Mozilla today announced a new project called mozjpeg, the goal of which is to provide a production-quality JPEG encoder that improves compression rates. That being said, the company wants to maintain compatibility with “the vast majority” of deployed decoders.
Over the years, the number of images an average website displays has exploded, as has the file size of each image. Since HTML, JS, and CSS files are relatively small in comparison, Mozilla points out photos can “easily make up the bulk of the network traffic for a page load.” The company thus wants to reduce the size of these files, and while JPEG has been in use since around 1992, it is still the most popular lossy compressed image format on the Web.
JPEG is the only lossy compressed image format which has achieved nearly universal compatibility, not just with Web browsers but all software that can display images. As such Mozilla argues that it’s worth trying to optimize it, even with the ongoing search for a successor:
Production JPEG encoders have largely been stagnant in terms of compression efficiency, so replacing JPEG with something better has been a frequent topic of discussion. The major downside to moving away from JPEG is that it would require going through a multi-year period of relatively poor compatibility with the world’s deployed software. We (at Mozilla) don’t doubt that algorithmic improvements will make this worthwhile at some point, possibly soon. Even after a transition begins in earnest though, JPEG will continue to be used widely.
The company talked to engineers and concluded that JPEG encoders haven’t yet reached their full compression potential, even after 20 years and within the constraints of strong compatibility requirements.

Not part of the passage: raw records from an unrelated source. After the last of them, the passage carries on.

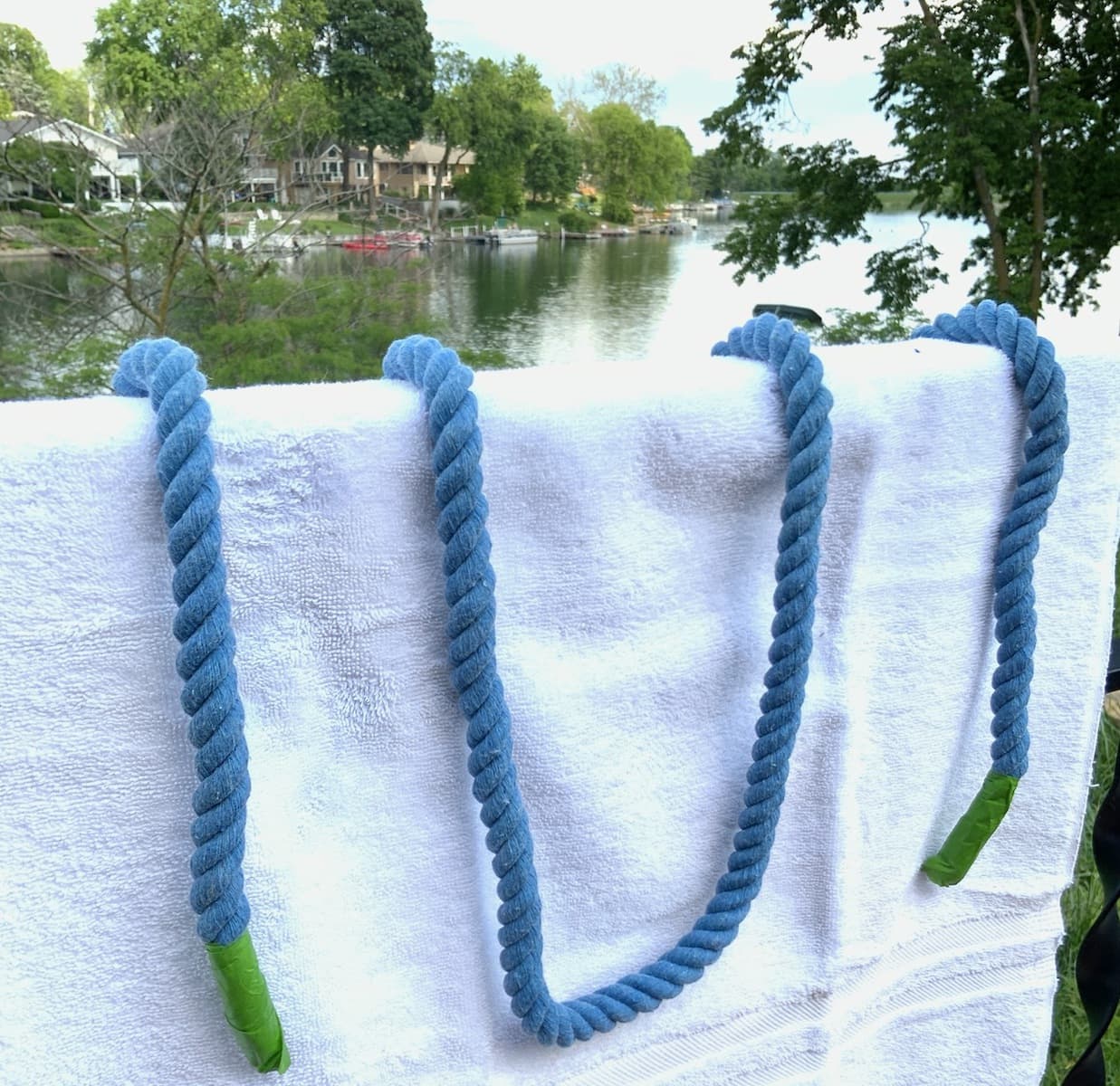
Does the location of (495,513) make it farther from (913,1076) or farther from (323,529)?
(913,1076)

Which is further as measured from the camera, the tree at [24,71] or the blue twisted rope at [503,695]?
the tree at [24,71]

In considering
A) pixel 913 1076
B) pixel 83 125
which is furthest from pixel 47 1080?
pixel 83 125

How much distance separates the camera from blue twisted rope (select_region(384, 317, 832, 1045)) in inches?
16.2

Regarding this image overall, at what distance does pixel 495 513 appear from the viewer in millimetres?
452

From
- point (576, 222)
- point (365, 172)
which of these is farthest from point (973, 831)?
point (576, 222)

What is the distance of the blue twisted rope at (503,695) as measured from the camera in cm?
41

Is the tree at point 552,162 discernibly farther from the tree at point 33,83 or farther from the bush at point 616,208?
the tree at point 33,83

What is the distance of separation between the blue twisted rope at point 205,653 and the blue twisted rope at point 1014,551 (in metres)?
0.41

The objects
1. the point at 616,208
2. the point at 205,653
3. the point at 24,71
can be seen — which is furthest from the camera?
the point at 616,208

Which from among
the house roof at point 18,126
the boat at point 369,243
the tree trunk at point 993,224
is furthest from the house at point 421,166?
the tree trunk at point 993,224

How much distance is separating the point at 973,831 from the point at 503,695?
33 cm

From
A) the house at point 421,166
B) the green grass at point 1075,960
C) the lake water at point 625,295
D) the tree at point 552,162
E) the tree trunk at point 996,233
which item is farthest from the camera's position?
the tree at point 552,162

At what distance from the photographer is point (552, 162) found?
60.9ft

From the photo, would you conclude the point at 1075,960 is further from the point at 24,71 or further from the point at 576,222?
the point at 576,222
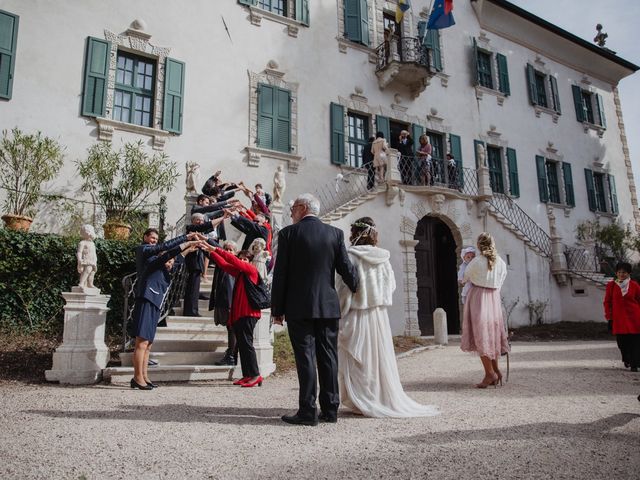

Today’s mozjpeg version 1.0 release is a fork of libjpeg-turbo with ‘jpgcrush’ functionality added. The latter is a Perl script written by Loren Merritt which losslessly reduces file sizes by figuring out which progressive coding configuration uses the fewest bits. Results for mozjpeg range from 2-6 percent for PNGs encoded to JPEG by libjpeg-turbo and 10 percent on average for a sample of 1,500 JPEG files from Wikimedia.
Mozilla says it is not aware of any other production encoder that has this functionality built in, so the company decided to include it as mozjpeg’s first feature. The project’s next goal is to improve encoding by making use of trellis quantization. We’ll keep you posted as the project progresses and Mozilla shares its results.